Umgekehrt liegt MSC auch korrekt darin, dass in der Schweiz die Begriffe Vermittler und Veranstalter oft und gerne nicht so präzis voneinander getrennt sind. Daher auch der Versuch, dies nun vertraglich klarer zu regeln. Auf die Gefahr hin, dass einige Vertriebsstellen die neuen Verträge schlicht nicht akzeptieren. Angesichts der Marktmacht von MSC ist davon allerdings wohl nur in Einzelfällen auszugehen. Trotzdem tut man bei MSC gut daran, die Call Center auf Vordermann zu haben für den Fall von Problemen. Oder aber man muss die Vertriebsstellen, sollten sie trotzdem noch den ganzen Aufwand im Problemfall bei sich haben, angemessen entlöhnen, selbst wenn unter dem Strich für den Leistungsträger kein Umsatz herausschaut. Sonst ist es keine echte Partnerschaft.

Voll auf die Zwischenhändler kann man kaum verzichten, trotz moderner Online-Buchungsmethoden und immer besseren Systemen. Das hat gerade die gigantische Covid-Krise wieder gezeigt. Es braucht Ansprechpartner, die da sind, die «sich kümmern» - etwas, was Bots oder überlastete Service-Centers irgendwo im Ausland der Service-verwöhnten Schweizer Kundschaft noch erst unzureichend bieten können.

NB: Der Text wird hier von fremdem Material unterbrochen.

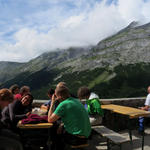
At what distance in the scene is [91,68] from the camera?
155m

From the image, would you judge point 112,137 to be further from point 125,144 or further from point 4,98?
point 4,98

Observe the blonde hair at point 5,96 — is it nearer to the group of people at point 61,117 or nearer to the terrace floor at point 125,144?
the group of people at point 61,117

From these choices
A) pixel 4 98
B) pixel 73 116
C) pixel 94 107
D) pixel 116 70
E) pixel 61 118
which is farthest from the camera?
pixel 116 70

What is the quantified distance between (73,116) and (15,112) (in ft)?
→ 5.04

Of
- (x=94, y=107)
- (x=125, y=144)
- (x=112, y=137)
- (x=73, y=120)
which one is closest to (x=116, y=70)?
(x=125, y=144)

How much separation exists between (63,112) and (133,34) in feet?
609

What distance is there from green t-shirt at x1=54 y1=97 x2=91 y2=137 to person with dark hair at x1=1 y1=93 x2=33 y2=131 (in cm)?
106

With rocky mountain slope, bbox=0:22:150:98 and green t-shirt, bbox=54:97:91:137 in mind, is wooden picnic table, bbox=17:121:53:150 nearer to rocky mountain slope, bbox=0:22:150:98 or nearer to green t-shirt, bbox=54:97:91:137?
green t-shirt, bbox=54:97:91:137

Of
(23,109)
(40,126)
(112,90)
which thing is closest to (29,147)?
(40,126)

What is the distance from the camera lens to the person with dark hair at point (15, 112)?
4219 millimetres

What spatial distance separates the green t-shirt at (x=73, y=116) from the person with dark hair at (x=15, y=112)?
106cm

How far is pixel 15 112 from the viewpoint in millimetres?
4531

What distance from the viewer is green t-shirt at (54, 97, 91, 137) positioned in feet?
12.6

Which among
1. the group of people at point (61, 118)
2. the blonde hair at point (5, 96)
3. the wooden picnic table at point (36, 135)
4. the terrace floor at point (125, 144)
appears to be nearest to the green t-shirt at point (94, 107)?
the group of people at point (61, 118)
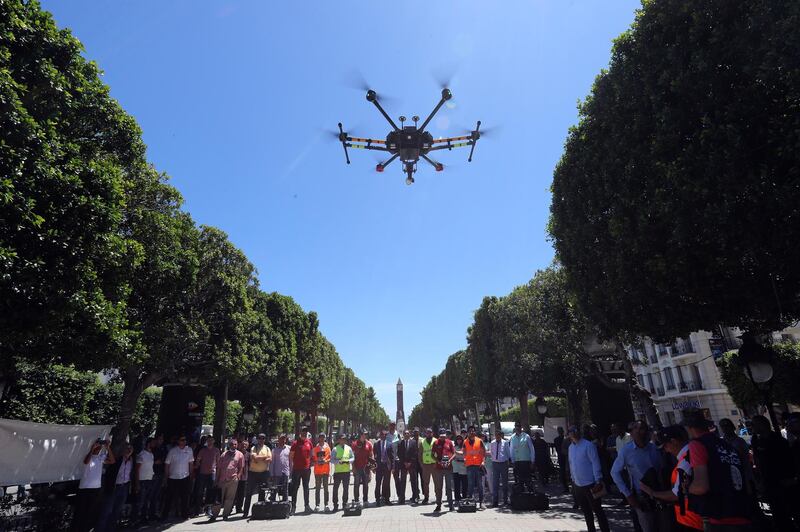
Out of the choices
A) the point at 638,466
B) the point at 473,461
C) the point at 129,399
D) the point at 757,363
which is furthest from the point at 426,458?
the point at 129,399

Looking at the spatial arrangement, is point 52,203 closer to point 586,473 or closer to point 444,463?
point 586,473

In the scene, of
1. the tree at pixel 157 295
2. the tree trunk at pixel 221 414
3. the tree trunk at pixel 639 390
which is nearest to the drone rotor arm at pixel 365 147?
the tree at pixel 157 295

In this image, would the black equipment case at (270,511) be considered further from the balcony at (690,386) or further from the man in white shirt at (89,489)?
the balcony at (690,386)

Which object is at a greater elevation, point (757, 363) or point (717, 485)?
point (757, 363)

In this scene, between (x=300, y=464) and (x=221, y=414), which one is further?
(x=221, y=414)

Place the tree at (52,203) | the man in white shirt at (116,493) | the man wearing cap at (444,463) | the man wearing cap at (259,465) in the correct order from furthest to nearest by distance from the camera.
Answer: the man wearing cap at (259,465), the man wearing cap at (444,463), the man in white shirt at (116,493), the tree at (52,203)

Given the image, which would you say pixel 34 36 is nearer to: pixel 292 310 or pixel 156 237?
pixel 156 237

Vorerst müssen sich aber die Reiseunternehmen in der Schweiz, wenn sie dann mal dazu kommen, auch um ihre eigene Zukunft kümmern, oder sie ver-kümmern. Prioritär dabei wird auch sein, endlich mal die Revision des Pauschalreisegesetzes durchzubringen. Da ist man ja seit Jahren daran. Vielleicht wird dank Covid19 immerhin auch hier noch etwas Dampf gemacht.